12 Lawrentians attended a performance of Hamilton: An American Musical at The Kimmel Center’s Forrest Theatre in Philadelphia this past Sunday at 7:00 PM. The trip was coordinated by the School’s Reach Out to the Arts Program (ROTA), which strives to “expose students to world-renowned art and inspire students to be art lovers and make [art] a part of their lives,” according to program coordinator English Master Marta Napiorkowska.

Although the ROTA program has been running for close to 30 years, Napiorkowska began coordinating the ROTA program four years ago after inheriting the program from former History Master John Sauerman H’84. Since then, she has expanded ROTA to encompass a greater variety of the arts through trips to local art museums, theatrical plays, and dance performances. While Napiorkowska must work with a budget and limited number of calendar dates, she strives to find more opportunities that appeal to a broader range of students, not just those who are interested in musicals.

“Great art has the potential to elevate us beyond our everyday cares and the world’s troubles. For Lawrenceville students, being in the presence of great art is enriching to their beings in ways that they don’t often come across during the grind of the school day or school week,” she said.

Hamilton tells the story of America’s Founding Father Alexander Hamilton. With a score composed by Lin-Manuel Miranda, the music incorporates hip-hop, jazz, blues, rap, and R&B. Since its Broadway debut in August 2015, Hamilton has won 11 awards at the 2016 Tony Awards in addition to recieving both the 2016 Grammy Award for Best Musical Theater Album and the 2016 Pulitzer Prize for Drama.

Mackenzie Bunnell ’21 has been an avid fan of the musical for a long time, and she enjoys listening to the soundtrack with her family. On her experiences watching Hamilton, Bunnell said, “It completely lived up to my expectations. One thing I find really special about Hamilton is how there’s barely any dialogue—most of the show is just the music.”

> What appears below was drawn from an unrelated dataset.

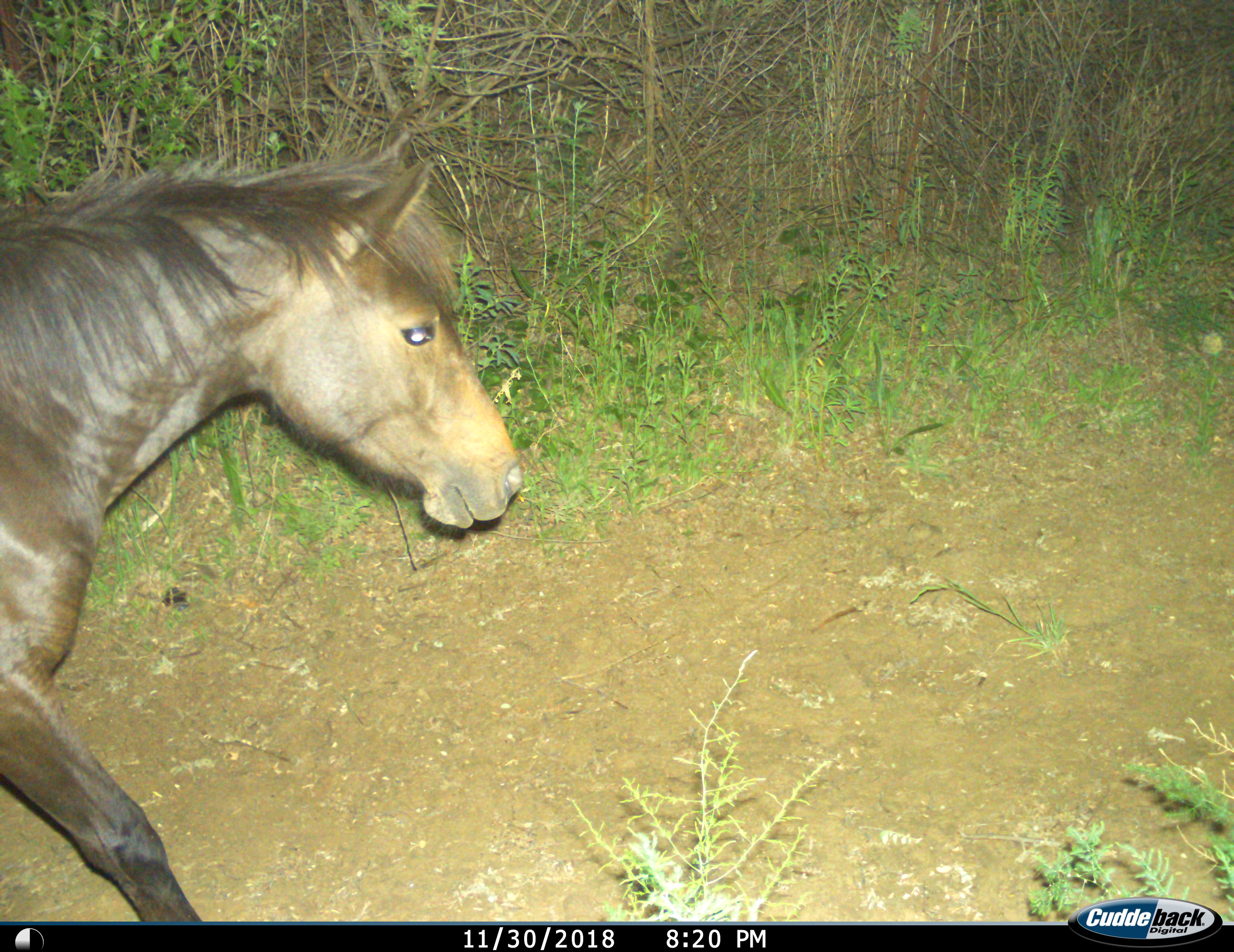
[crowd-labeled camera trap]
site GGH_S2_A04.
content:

Bunnell connected the musical to what she has been learning in her Honors United States History class. She believes that Hamilton’s relevance to her course load is “really fun and beneficial” to her learning.

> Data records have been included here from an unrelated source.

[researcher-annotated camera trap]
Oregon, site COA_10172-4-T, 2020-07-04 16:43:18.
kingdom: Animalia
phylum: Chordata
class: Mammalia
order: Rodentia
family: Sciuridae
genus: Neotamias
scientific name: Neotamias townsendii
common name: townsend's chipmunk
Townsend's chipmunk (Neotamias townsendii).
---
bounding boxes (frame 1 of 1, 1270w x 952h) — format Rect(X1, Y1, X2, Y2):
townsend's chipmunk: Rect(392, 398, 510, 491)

When she first heard that she had been selected to watch the show, attendee Allison Williams ’21 was “really happy and excited.”

On her overall impressions of the show, Williams said, “It was really cool to see the music and actors come to life through each of the director’s choices—[these choices] make a scene totally different [...] The actors were so talented [...] Even the scenery, stage, and lights were incredible,” she said.